DOCUMENT SOURCE:
La Data est un enjeu important pour la moitié des grandes entreprises, dont près de 90 % recrutent et forment en interne sur ces compétences. Toutefois, la concurrence est rude et les employeurs soulignent des carences sur les Soft skills et la compréhension métier.
En août 2020, le Gouvernement lançait la mission numérique des grands groupes. Celle-ci porte notamment sur l’exploitation de l’intelligence artificielle et des données, un chantier co-piloté par le CDO de La Redoute, Samir Amellal.
« Nous sommes très souvent confrontés aux mêmes problèmes, de dette technique, fonctionnels et culturels, notamment », confiait-il récemment à Alliancy. Et aux freins culturels s’ajoute celui du recrutement, comme le souligne une étude Kantar/Essec Business School pour la Mission Numérique.
Les grands groupes sont en concurrence frontale pour attirer ces talents de la Data et mener leurs projets. Ils sont en effet 50% à juger la donnée comme « très importante », voire centrale dans leur activité (9%). Cela se traduit pour 44% d’entre eux par la création d’une entité spécifique réunissant les équipes de Data.
Ces entreprises comptent donc dans leurs rangs des profils désormais bien connus comme ceux de Data Scientist, Data Engineer et de Data Protection Officer. Ces métiers et leurs compétences, ne suffisent cependant pas à répondre pleinement aux attentes consistant à apporter de la valeur aux métiers.
« Ces dénominations ne prennent pas en compte l’aspect le plus important: le centrage sur le business. En l’état, elles ne centrent que sur la data ! », déclare pour l’illustrer un décideur interrogé par Kantar.
Au cours des trois dernières années, les grandes entreprises ont pourtant multiplié les recrutements. Elles sont 91% à avoir procéder à des recrutements externes sur la période. Ces actions se doublent d’opérations de formation en interne pour 89% d’entre elles.
Les besoins de compétences dans ce domaine restent forts néanmoins. Forts, mais également complexes à définir précisément. 74% des répondants déclarent difficile d’évaluer les besoins de leur entreprise pour les postes dans le domaine de la data. Cela s’explique notamment par la recherche de compétences multiples.
Un manque de sensibilité métier et de Soft Skills
Si les connaissances informatiques et théoriques sont les compétences considérées comme les plus importantes (63%), les soft skills sont également un élément primordial pour la moitié des entreprises sondées – devant la capacité à résoudre des problèmes (44%).

CONSIGNES RÉDIGÉES:
a: Dans le texte sur les compétences Data, modifiez le passage allant de « En août 2020, le » jusqu'à « équipes de Data. » en remplaçant « grands groupes » par « grandes entreprises ».
b: Transformez en liste le paragraphe du texte sur les compétences Data qui commence par « Au cours des trois dernières années », sans perdre ses chiffres principaux.
c: D'après le texte sur les compétences Data, quelle part des répondants trouve difficile d'évaluer les besoins de leur entreprise pour les postes dans le domaine de la data ?

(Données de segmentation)
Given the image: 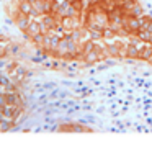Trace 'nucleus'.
I'll return each instance as SVG.
<instances>
[{"label": "nucleus", "instance_id": "2", "mask_svg": "<svg viewBox=\"0 0 152 144\" xmlns=\"http://www.w3.org/2000/svg\"><path fill=\"white\" fill-rule=\"evenodd\" d=\"M28 43L0 33V131H12L28 113L33 75Z\"/></svg>", "mask_w": 152, "mask_h": 144}, {"label": "nucleus", "instance_id": "3", "mask_svg": "<svg viewBox=\"0 0 152 144\" xmlns=\"http://www.w3.org/2000/svg\"><path fill=\"white\" fill-rule=\"evenodd\" d=\"M56 131L59 133H93L90 126L83 123H75V121H62L56 126Z\"/></svg>", "mask_w": 152, "mask_h": 144}, {"label": "nucleus", "instance_id": "1", "mask_svg": "<svg viewBox=\"0 0 152 144\" xmlns=\"http://www.w3.org/2000/svg\"><path fill=\"white\" fill-rule=\"evenodd\" d=\"M4 12L46 59L80 67H152V15L142 0H8Z\"/></svg>", "mask_w": 152, "mask_h": 144}]
</instances>
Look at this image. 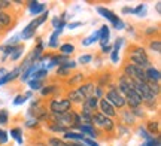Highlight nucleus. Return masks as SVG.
<instances>
[{
    "label": "nucleus",
    "mask_w": 161,
    "mask_h": 146,
    "mask_svg": "<svg viewBox=\"0 0 161 146\" xmlns=\"http://www.w3.org/2000/svg\"><path fill=\"white\" fill-rule=\"evenodd\" d=\"M98 42H100V46H106V45H109V39H110V29L109 25H106L103 24L100 30H98Z\"/></svg>",
    "instance_id": "dca6fc26"
},
{
    "label": "nucleus",
    "mask_w": 161,
    "mask_h": 146,
    "mask_svg": "<svg viewBox=\"0 0 161 146\" xmlns=\"http://www.w3.org/2000/svg\"><path fill=\"white\" fill-rule=\"evenodd\" d=\"M21 48H24V45L19 43V42H18V43H12V45H6L5 43V45H0V51L3 52L5 57H11L12 54L17 52L18 49H21Z\"/></svg>",
    "instance_id": "aec40b11"
},
{
    "label": "nucleus",
    "mask_w": 161,
    "mask_h": 146,
    "mask_svg": "<svg viewBox=\"0 0 161 146\" xmlns=\"http://www.w3.org/2000/svg\"><path fill=\"white\" fill-rule=\"evenodd\" d=\"M94 87H96L94 81H85L82 85H79V87L75 88V89L84 97V99H88V97H91L92 93H94Z\"/></svg>",
    "instance_id": "f8f14e48"
},
{
    "label": "nucleus",
    "mask_w": 161,
    "mask_h": 146,
    "mask_svg": "<svg viewBox=\"0 0 161 146\" xmlns=\"http://www.w3.org/2000/svg\"><path fill=\"white\" fill-rule=\"evenodd\" d=\"M140 146H161V139H160V137H154L152 140L143 142Z\"/></svg>",
    "instance_id": "e433bc0d"
},
{
    "label": "nucleus",
    "mask_w": 161,
    "mask_h": 146,
    "mask_svg": "<svg viewBox=\"0 0 161 146\" xmlns=\"http://www.w3.org/2000/svg\"><path fill=\"white\" fill-rule=\"evenodd\" d=\"M6 75V69L5 67H0V78H2V76H5Z\"/></svg>",
    "instance_id": "4d7b16f0"
},
{
    "label": "nucleus",
    "mask_w": 161,
    "mask_h": 146,
    "mask_svg": "<svg viewBox=\"0 0 161 146\" xmlns=\"http://www.w3.org/2000/svg\"><path fill=\"white\" fill-rule=\"evenodd\" d=\"M121 73L124 76H127L128 79L136 82H142V84H146V76H145V69L142 67H137V66H133L127 61H122V66H121Z\"/></svg>",
    "instance_id": "20e7f679"
},
{
    "label": "nucleus",
    "mask_w": 161,
    "mask_h": 146,
    "mask_svg": "<svg viewBox=\"0 0 161 146\" xmlns=\"http://www.w3.org/2000/svg\"><path fill=\"white\" fill-rule=\"evenodd\" d=\"M23 54H24V48H21V49H18L17 52H14L11 55V61H18V60L23 57Z\"/></svg>",
    "instance_id": "37998d69"
},
{
    "label": "nucleus",
    "mask_w": 161,
    "mask_h": 146,
    "mask_svg": "<svg viewBox=\"0 0 161 146\" xmlns=\"http://www.w3.org/2000/svg\"><path fill=\"white\" fill-rule=\"evenodd\" d=\"M24 95L27 97V100L31 99V97H33V91H25V93H24Z\"/></svg>",
    "instance_id": "6e6d98bb"
},
{
    "label": "nucleus",
    "mask_w": 161,
    "mask_h": 146,
    "mask_svg": "<svg viewBox=\"0 0 161 146\" xmlns=\"http://www.w3.org/2000/svg\"><path fill=\"white\" fill-rule=\"evenodd\" d=\"M125 55H139V57H149L148 52H146V49L143 46H140V45H136V43H133L130 46H127L125 49Z\"/></svg>",
    "instance_id": "f3484780"
},
{
    "label": "nucleus",
    "mask_w": 161,
    "mask_h": 146,
    "mask_svg": "<svg viewBox=\"0 0 161 146\" xmlns=\"http://www.w3.org/2000/svg\"><path fill=\"white\" fill-rule=\"evenodd\" d=\"M63 89H61V87L58 85V84H54V82H51V84H45V87L40 89V99H55V97H58L60 95V93H61Z\"/></svg>",
    "instance_id": "6e6552de"
},
{
    "label": "nucleus",
    "mask_w": 161,
    "mask_h": 146,
    "mask_svg": "<svg viewBox=\"0 0 161 146\" xmlns=\"http://www.w3.org/2000/svg\"><path fill=\"white\" fill-rule=\"evenodd\" d=\"M92 95H94L96 99H98V100L103 99V97H104V89L96 85V87H94V93H92Z\"/></svg>",
    "instance_id": "ea45409f"
},
{
    "label": "nucleus",
    "mask_w": 161,
    "mask_h": 146,
    "mask_svg": "<svg viewBox=\"0 0 161 146\" xmlns=\"http://www.w3.org/2000/svg\"><path fill=\"white\" fill-rule=\"evenodd\" d=\"M145 112H146V111H145L143 107H137V109L131 111V113L136 116V119H137V118H145Z\"/></svg>",
    "instance_id": "79ce46f5"
},
{
    "label": "nucleus",
    "mask_w": 161,
    "mask_h": 146,
    "mask_svg": "<svg viewBox=\"0 0 161 146\" xmlns=\"http://www.w3.org/2000/svg\"><path fill=\"white\" fill-rule=\"evenodd\" d=\"M82 143H84L85 146H100L97 140H92V139H88V137H84Z\"/></svg>",
    "instance_id": "a18cd8bd"
},
{
    "label": "nucleus",
    "mask_w": 161,
    "mask_h": 146,
    "mask_svg": "<svg viewBox=\"0 0 161 146\" xmlns=\"http://www.w3.org/2000/svg\"><path fill=\"white\" fill-rule=\"evenodd\" d=\"M145 130L148 131V134L152 136V137H160V121L158 119H149L146 121V125H145Z\"/></svg>",
    "instance_id": "4468645a"
},
{
    "label": "nucleus",
    "mask_w": 161,
    "mask_h": 146,
    "mask_svg": "<svg viewBox=\"0 0 161 146\" xmlns=\"http://www.w3.org/2000/svg\"><path fill=\"white\" fill-rule=\"evenodd\" d=\"M11 137L14 140H17L18 145H23L24 139H23V128L21 127H12L11 128Z\"/></svg>",
    "instance_id": "393cba45"
},
{
    "label": "nucleus",
    "mask_w": 161,
    "mask_h": 146,
    "mask_svg": "<svg viewBox=\"0 0 161 146\" xmlns=\"http://www.w3.org/2000/svg\"><path fill=\"white\" fill-rule=\"evenodd\" d=\"M51 24H52V27H55V29H57L58 24H60V18H58V17H52Z\"/></svg>",
    "instance_id": "3c124183"
},
{
    "label": "nucleus",
    "mask_w": 161,
    "mask_h": 146,
    "mask_svg": "<svg viewBox=\"0 0 161 146\" xmlns=\"http://www.w3.org/2000/svg\"><path fill=\"white\" fill-rule=\"evenodd\" d=\"M155 11H157V14H161V3L160 2L155 3Z\"/></svg>",
    "instance_id": "5fc2aeb1"
},
{
    "label": "nucleus",
    "mask_w": 161,
    "mask_h": 146,
    "mask_svg": "<svg viewBox=\"0 0 161 146\" xmlns=\"http://www.w3.org/2000/svg\"><path fill=\"white\" fill-rule=\"evenodd\" d=\"M98 30L97 31H94L91 36H88L85 39H82V46H90V45H94L96 42H98Z\"/></svg>",
    "instance_id": "c85d7f7f"
},
{
    "label": "nucleus",
    "mask_w": 161,
    "mask_h": 146,
    "mask_svg": "<svg viewBox=\"0 0 161 146\" xmlns=\"http://www.w3.org/2000/svg\"><path fill=\"white\" fill-rule=\"evenodd\" d=\"M48 17H49V11H45L43 14H40V15H37V17L33 19V21H30L25 27L23 29V31H21V35L18 36V39H23V41H29V39H33L36 36V31H37V29H39L42 24L45 23L46 19H48Z\"/></svg>",
    "instance_id": "f03ea898"
},
{
    "label": "nucleus",
    "mask_w": 161,
    "mask_h": 146,
    "mask_svg": "<svg viewBox=\"0 0 161 146\" xmlns=\"http://www.w3.org/2000/svg\"><path fill=\"white\" fill-rule=\"evenodd\" d=\"M121 116H119V121L121 124H124V125H127L128 128L130 127H134L136 124H137V119H136V116L131 113V111H128V109H124V111H121Z\"/></svg>",
    "instance_id": "ddd939ff"
},
{
    "label": "nucleus",
    "mask_w": 161,
    "mask_h": 146,
    "mask_svg": "<svg viewBox=\"0 0 161 146\" xmlns=\"http://www.w3.org/2000/svg\"><path fill=\"white\" fill-rule=\"evenodd\" d=\"M145 76H146V81L148 82H155V84H160V81H161V72H160V69L155 67L154 64L145 69Z\"/></svg>",
    "instance_id": "9b49d317"
},
{
    "label": "nucleus",
    "mask_w": 161,
    "mask_h": 146,
    "mask_svg": "<svg viewBox=\"0 0 161 146\" xmlns=\"http://www.w3.org/2000/svg\"><path fill=\"white\" fill-rule=\"evenodd\" d=\"M92 54H84V55H80L79 58H78V63H79L80 66H85V64H88V63H91L92 61Z\"/></svg>",
    "instance_id": "72a5a7b5"
},
{
    "label": "nucleus",
    "mask_w": 161,
    "mask_h": 146,
    "mask_svg": "<svg viewBox=\"0 0 161 146\" xmlns=\"http://www.w3.org/2000/svg\"><path fill=\"white\" fill-rule=\"evenodd\" d=\"M148 48H149L152 52H155V54L160 55V52H161V41H160V37L151 39V41L148 42Z\"/></svg>",
    "instance_id": "a878e982"
},
{
    "label": "nucleus",
    "mask_w": 161,
    "mask_h": 146,
    "mask_svg": "<svg viewBox=\"0 0 161 146\" xmlns=\"http://www.w3.org/2000/svg\"><path fill=\"white\" fill-rule=\"evenodd\" d=\"M21 76V70H19V67H15V69H12V72H8L5 76H2L0 78V87L2 85H5L8 82H14L15 79H18Z\"/></svg>",
    "instance_id": "6ab92c4d"
},
{
    "label": "nucleus",
    "mask_w": 161,
    "mask_h": 146,
    "mask_svg": "<svg viewBox=\"0 0 161 146\" xmlns=\"http://www.w3.org/2000/svg\"><path fill=\"white\" fill-rule=\"evenodd\" d=\"M104 99L115 107L116 112H121V111H124V109H127L125 99H124L122 94H119V91L116 89V87L115 88H108V91L104 93Z\"/></svg>",
    "instance_id": "423d86ee"
},
{
    "label": "nucleus",
    "mask_w": 161,
    "mask_h": 146,
    "mask_svg": "<svg viewBox=\"0 0 161 146\" xmlns=\"http://www.w3.org/2000/svg\"><path fill=\"white\" fill-rule=\"evenodd\" d=\"M46 109H48V112H49L51 115H60V113H66V112L72 111V109H73V105H72L66 97H61V99L55 97V99L48 100Z\"/></svg>",
    "instance_id": "39448f33"
},
{
    "label": "nucleus",
    "mask_w": 161,
    "mask_h": 146,
    "mask_svg": "<svg viewBox=\"0 0 161 146\" xmlns=\"http://www.w3.org/2000/svg\"><path fill=\"white\" fill-rule=\"evenodd\" d=\"M76 51V48L73 43H69V42H66V43H61L60 46H58V52L63 54V55H67V57H70L72 54Z\"/></svg>",
    "instance_id": "5701e85b"
},
{
    "label": "nucleus",
    "mask_w": 161,
    "mask_h": 146,
    "mask_svg": "<svg viewBox=\"0 0 161 146\" xmlns=\"http://www.w3.org/2000/svg\"><path fill=\"white\" fill-rule=\"evenodd\" d=\"M112 81H114V78H112V75L110 73H102V75H98L97 78H96V81H94V84L97 85V87L100 88H106V87H109L110 84H112Z\"/></svg>",
    "instance_id": "a211bd4d"
},
{
    "label": "nucleus",
    "mask_w": 161,
    "mask_h": 146,
    "mask_svg": "<svg viewBox=\"0 0 161 146\" xmlns=\"http://www.w3.org/2000/svg\"><path fill=\"white\" fill-rule=\"evenodd\" d=\"M137 131H139V134H140V137H142L145 142H146V140H152V139H154L152 136L148 134V131H146V130H145V127H142V125H139Z\"/></svg>",
    "instance_id": "f704fd0d"
},
{
    "label": "nucleus",
    "mask_w": 161,
    "mask_h": 146,
    "mask_svg": "<svg viewBox=\"0 0 161 146\" xmlns=\"http://www.w3.org/2000/svg\"><path fill=\"white\" fill-rule=\"evenodd\" d=\"M9 119H11V116H9V111L8 109H0V125H8L9 124Z\"/></svg>",
    "instance_id": "473e14b6"
},
{
    "label": "nucleus",
    "mask_w": 161,
    "mask_h": 146,
    "mask_svg": "<svg viewBox=\"0 0 161 146\" xmlns=\"http://www.w3.org/2000/svg\"><path fill=\"white\" fill-rule=\"evenodd\" d=\"M9 140V134H8V131L3 128H0V146L2 145H6Z\"/></svg>",
    "instance_id": "58836bf2"
},
{
    "label": "nucleus",
    "mask_w": 161,
    "mask_h": 146,
    "mask_svg": "<svg viewBox=\"0 0 161 146\" xmlns=\"http://www.w3.org/2000/svg\"><path fill=\"white\" fill-rule=\"evenodd\" d=\"M17 9H6V11L0 12V36L6 35L8 31H11L15 25L18 24V18L19 14H15Z\"/></svg>",
    "instance_id": "7ed1b4c3"
},
{
    "label": "nucleus",
    "mask_w": 161,
    "mask_h": 146,
    "mask_svg": "<svg viewBox=\"0 0 161 146\" xmlns=\"http://www.w3.org/2000/svg\"><path fill=\"white\" fill-rule=\"evenodd\" d=\"M9 8H12L11 0H0V12L6 11V9H9Z\"/></svg>",
    "instance_id": "a19ab883"
},
{
    "label": "nucleus",
    "mask_w": 161,
    "mask_h": 146,
    "mask_svg": "<svg viewBox=\"0 0 161 146\" xmlns=\"http://www.w3.org/2000/svg\"><path fill=\"white\" fill-rule=\"evenodd\" d=\"M146 37H149V41L151 39H155V37H160V29L158 27H154V25H151V27H148V29L145 30V33H143Z\"/></svg>",
    "instance_id": "7c9ffc66"
},
{
    "label": "nucleus",
    "mask_w": 161,
    "mask_h": 146,
    "mask_svg": "<svg viewBox=\"0 0 161 146\" xmlns=\"http://www.w3.org/2000/svg\"><path fill=\"white\" fill-rule=\"evenodd\" d=\"M46 130H49L51 133H57V134H64L66 131H69L67 128L61 127L60 124L54 122V121H49V122H46Z\"/></svg>",
    "instance_id": "b1692460"
},
{
    "label": "nucleus",
    "mask_w": 161,
    "mask_h": 146,
    "mask_svg": "<svg viewBox=\"0 0 161 146\" xmlns=\"http://www.w3.org/2000/svg\"><path fill=\"white\" fill-rule=\"evenodd\" d=\"M85 136L80 134L79 131H66L63 134V140H70V142H79V140H84Z\"/></svg>",
    "instance_id": "4be33fe9"
},
{
    "label": "nucleus",
    "mask_w": 161,
    "mask_h": 146,
    "mask_svg": "<svg viewBox=\"0 0 161 146\" xmlns=\"http://www.w3.org/2000/svg\"><path fill=\"white\" fill-rule=\"evenodd\" d=\"M122 14H133V8H130V6H124V8H122Z\"/></svg>",
    "instance_id": "864d4df0"
},
{
    "label": "nucleus",
    "mask_w": 161,
    "mask_h": 146,
    "mask_svg": "<svg viewBox=\"0 0 161 146\" xmlns=\"http://www.w3.org/2000/svg\"><path fill=\"white\" fill-rule=\"evenodd\" d=\"M27 84H29L30 89H35V91H40L45 87V81H39V79H29Z\"/></svg>",
    "instance_id": "c756f323"
},
{
    "label": "nucleus",
    "mask_w": 161,
    "mask_h": 146,
    "mask_svg": "<svg viewBox=\"0 0 161 146\" xmlns=\"http://www.w3.org/2000/svg\"><path fill=\"white\" fill-rule=\"evenodd\" d=\"M118 60H119L118 51H114V49H112V52H110V61H112L114 64H116V63H118Z\"/></svg>",
    "instance_id": "49530a36"
},
{
    "label": "nucleus",
    "mask_w": 161,
    "mask_h": 146,
    "mask_svg": "<svg viewBox=\"0 0 161 146\" xmlns=\"http://www.w3.org/2000/svg\"><path fill=\"white\" fill-rule=\"evenodd\" d=\"M25 6L29 8V11L31 15H40L45 11H48V6L46 3H42V2H37V0H30V2H25Z\"/></svg>",
    "instance_id": "9d476101"
},
{
    "label": "nucleus",
    "mask_w": 161,
    "mask_h": 146,
    "mask_svg": "<svg viewBox=\"0 0 161 146\" xmlns=\"http://www.w3.org/2000/svg\"><path fill=\"white\" fill-rule=\"evenodd\" d=\"M98 112H100L103 116L109 118V119H114V121L118 118V112L115 111V107L110 105V103L104 99V97L98 100Z\"/></svg>",
    "instance_id": "1a4fd4ad"
},
{
    "label": "nucleus",
    "mask_w": 161,
    "mask_h": 146,
    "mask_svg": "<svg viewBox=\"0 0 161 146\" xmlns=\"http://www.w3.org/2000/svg\"><path fill=\"white\" fill-rule=\"evenodd\" d=\"M114 29H115V30H124V29H125V23H124L122 19H119L116 24H114Z\"/></svg>",
    "instance_id": "09e8293b"
},
{
    "label": "nucleus",
    "mask_w": 161,
    "mask_h": 146,
    "mask_svg": "<svg viewBox=\"0 0 161 146\" xmlns=\"http://www.w3.org/2000/svg\"><path fill=\"white\" fill-rule=\"evenodd\" d=\"M24 127L29 130H37L40 127V122L37 119H33V118H27L25 122H24Z\"/></svg>",
    "instance_id": "2f4dec72"
},
{
    "label": "nucleus",
    "mask_w": 161,
    "mask_h": 146,
    "mask_svg": "<svg viewBox=\"0 0 161 146\" xmlns=\"http://www.w3.org/2000/svg\"><path fill=\"white\" fill-rule=\"evenodd\" d=\"M122 43H124V39H122V37H116V41H115V43H114L112 49L119 52V49H121V46H122Z\"/></svg>",
    "instance_id": "c03bdc74"
},
{
    "label": "nucleus",
    "mask_w": 161,
    "mask_h": 146,
    "mask_svg": "<svg viewBox=\"0 0 161 146\" xmlns=\"http://www.w3.org/2000/svg\"><path fill=\"white\" fill-rule=\"evenodd\" d=\"M67 146H85L82 142H67Z\"/></svg>",
    "instance_id": "603ef678"
},
{
    "label": "nucleus",
    "mask_w": 161,
    "mask_h": 146,
    "mask_svg": "<svg viewBox=\"0 0 161 146\" xmlns=\"http://www.w3.org/2000/svg\"><path fill=\"white\" fill-rule=\"evenodd\" d=\"M130 133V128L124 125V124H119L118 127H116V136H124V134H128Z\"/></svg>",
    "instance_id": "c9c22d12"
},
{
    "label": "nucleus",
    "mask_w": 161,
    "mask_h": 146,
    "mask_svg": "<svg viewBox=\"0 0 161 146\" xmlns=\"http://www.w3.org/2000/svg\"><path fill=\"white\" fill-rule=\"evenodd\" d=\"M100 49H102V54L112 52V45H106V46H100Z\"/></svg>",
    "instance_id": "8fccbe9b"
},
{
    "label": "nucleus",
    "mask_w": 161,
    "mask_h": 146,
    "mask_svg": "<svg viewBox=\"0 0 161 146\" xmlns=\"http://www.w3.org/2000/svg\"><path fill=\"white\" fill-rule=\"evenodd\" d=\"M80 25H84V23H82V21H78V23H67V29H69V30H73V29H78V27H80Z\"/></svg>",
    "instance_id": "de8ad7c7"
},
{
    "label": "nucleus",
    "mask_w": 161,
    "mask_h": 146,
    "mask_svg": "<svg viewBox=\"0 0 161 146\" xmlns=\"http://www.w3.org/2000/svg\"><path fill=\"white\" fill-rule=\"evenodd\" d=\"M46 143H48V146H67V142L63 140V139H60V137H57V136L48 137V139H46Z\"/></svg>",
    "instance_id": "bb28decb"
},
{
    "label": "nucleus",
    "mask_w": 161,
    "mask_h": 146,
    "mask_svg": "<svg viewBox=\"0 0 161 146\" xmlns=\"http://www.w3.org/2000/svg\"><path fill=\"white\" fill-rule=\"evenodd\" d=\"M85 81H86V76L84 75L82 72H73V73L63 82V85H64V88H66V91H67V89H75V88H78Z\"/></svg>",
    "instance_id": "0eeeda50"
},
{
    "label": "nucleus",
    "mask_w": 161,
    "mask_h": 146,
    "mask_svg": "<svg viewBox=\"0 0 161 146\" xmlns=\"http://www.w3.org/2000/svg\"><path fill=\"white\" fill-rule=\"evenodd\" d=\"M75 70H70V69H66V67H63V66H58L57 69H55V76H58V78H63V79H67L72 73H73Z\"/></svg>",
    "instance_id": "cd10ccee"
},
{
    "label": "nucleus",
    "mask_w": 161,
    "mask_h": 146,
    "mask_svg": "<svg viewBox=\"0 0 161 146\" xmlns=\"http://www.w3.org/2000/svg\"><path fill=\"white\" fill-rule=\"evenodd\" d=\"M51 121L60 124L61 127L67 128L69 131H72L73 128H78L80 124L79 119V111L72 109V111L66 112V113H60V115H51Z\"/></svg>",
    "instance_id": "f257e3e1"
},
{
    "label": "nucleus",
    "mask_w": 161,
    "mask_h": 146,
    "mask_svg": "<svg viewBox=\"0 0 161 146\" xmlns=\"http://www.w3.org/2000/svg\"><path fill=\"white\" fill-rule=\"evenodd\" d=\"M61 33H63V30H60V29H55L52 31V35L49 36V41H48V48L49 49H58V46H60L58 37L61 36Z\"/></svg>",
    "instance_id": "412c9836"
},
{
    "label": "nucleus",
    "mask_w": 161,
    "mask_h": 146,
    "mask_svg": "<svg viewBox=\"0 0 161 146\" xmlns=\"http://www.w3.org/2000/svg\"><path fill=\"white\" fill-rule=\"evenodd\" d=\"M97 12L100 14V15H102V17L106 18L108 21H110V23H112V25H114V24H116L121 19V18L116 15L115 12H112L110 9L104 8V6H98V8H97Z\"/></svg>",
    "instance_id": "2eb2a0df"
},
{
    "label": "nucleus",
    "mask_w": 161,
    "mask_h": 146,
    "mask_svg": "<svg viewBox=\"0 0 161 146\" xmlns=\"http://www.w3.org/2000/svg\"><path fill=\"white\" fill-rule=\"evenodd\" d=\"M27 101V97L24 95V94H18L17 97L14 99V106H21V105H24Z\"/></svg>",
    "instance_id": "4c0bfd02"
}]
</instances>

RÉPONSES PAR CONSIGNE:
a:
En août 2020, le Gouvernement lançait la mission numérique des grandes entreprises. Celle-ci porte notamment sur l’exploitation de l’intelligence artificielle et des données, un chantier co-piloté par le CDO de La Redoute, Samir Amellal.
« Nous sommes très souvent confrontés aux mêmes problèmes, de dette technique, fonctionnels et culturels, notamment », confiait-il récemment à Alliancy. Et aux freins culturels s’ajoute celui du recrutement, comme le souligne une étude Kantar/Essec Business School pour la Mission Numérique.
Les grandes entreprises sont en concurrence frontale pour attirer ces talents de la Data et mener leurs projets. Ils sont en effet 50% à juger la donnée comme « très importante », voire centrale dans leur activité (9%). Cela se traduit pour 44% d’entre eux par la création d’une entité spécifique réunissant les équipes de Data.

b:
- Ces trois dernières années, les grandes entreprises ont multiplié les recrutements.
- 91 % d'entre elles ont recruté en externe sur la période.
- 89 % ont en plus mené des formations en interne.

c: 74 % des répondants.